_PROBLEM DETAILS_
Please reproduce exactly, and only, the line containing "United States, site archbold_FL-16." and every line after it to the end of the records below, leaving out all pictures.

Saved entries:
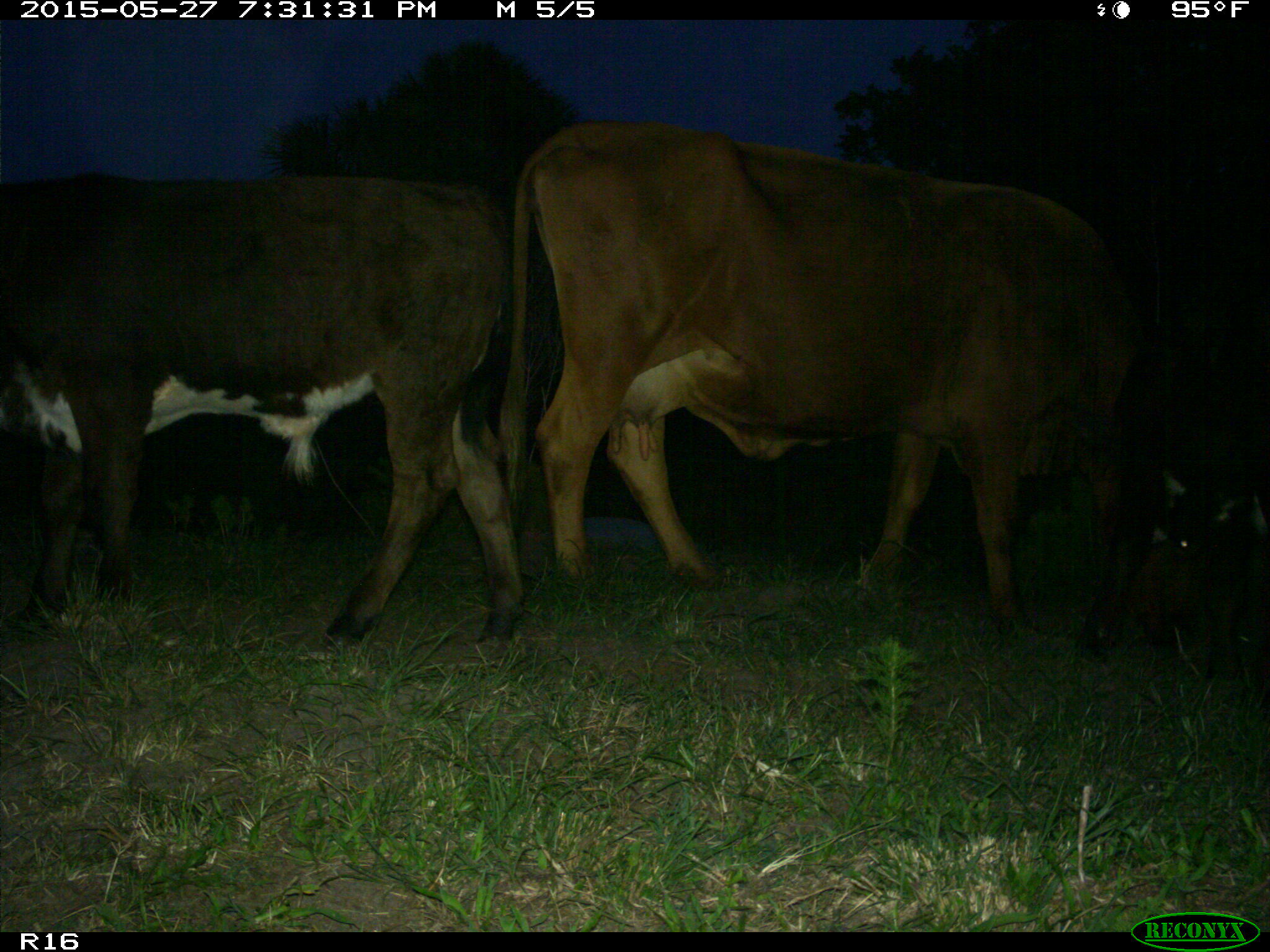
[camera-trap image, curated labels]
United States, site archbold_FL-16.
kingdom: Animalia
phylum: Chordata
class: Mammalia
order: Artiodactyla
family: Bovidae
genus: Bos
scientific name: Bos taurus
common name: domestic cow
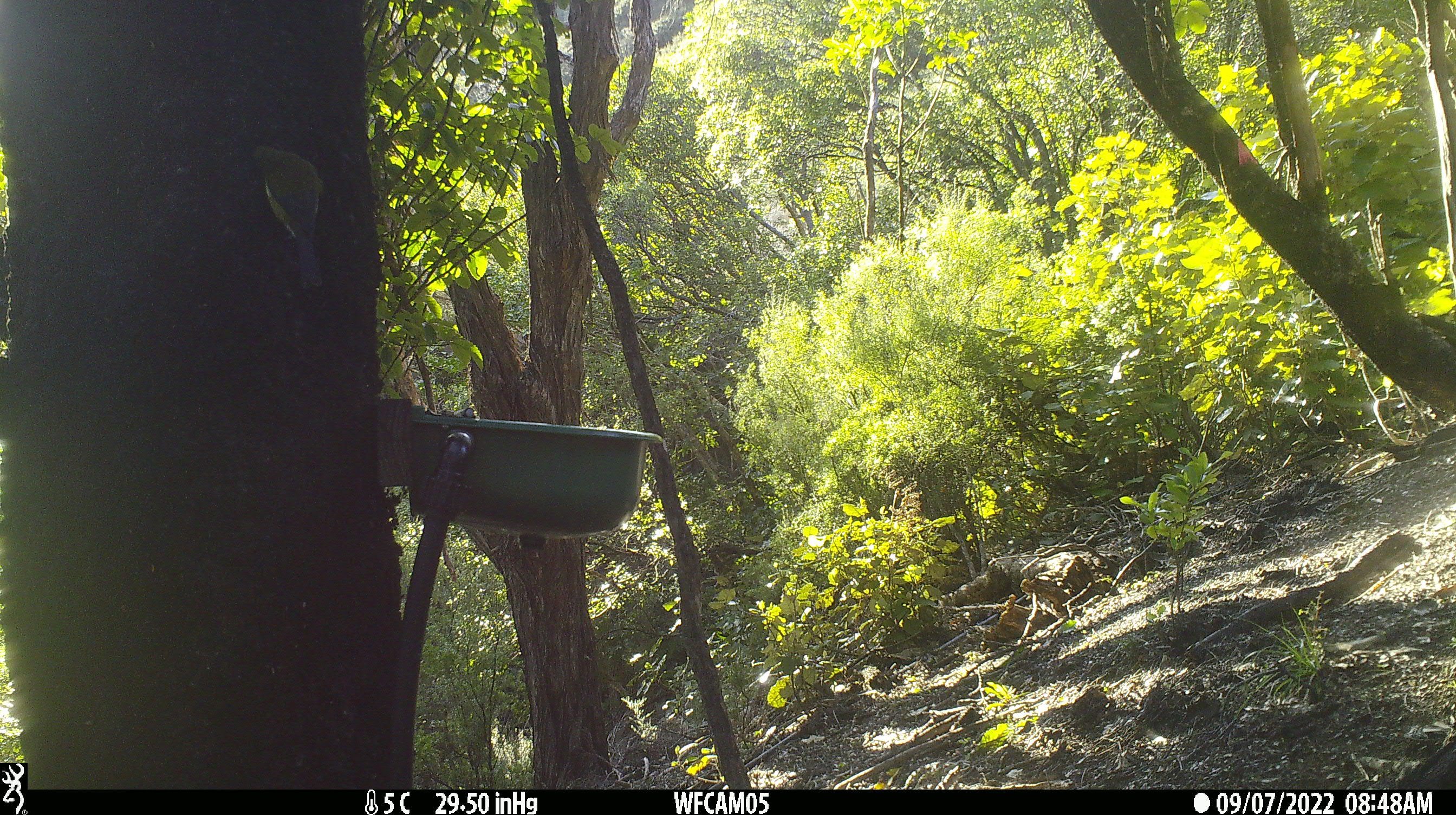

_SOLUTION TO THE EXERCISE_
United States, site archbold_FL-16.
kingdom: Animalia
phylum: Chordata
class: Mammalia
order: Artiodactyla
family: Bovidae
genus: Bos
scientific name: Bos taurus
common name: domestic cow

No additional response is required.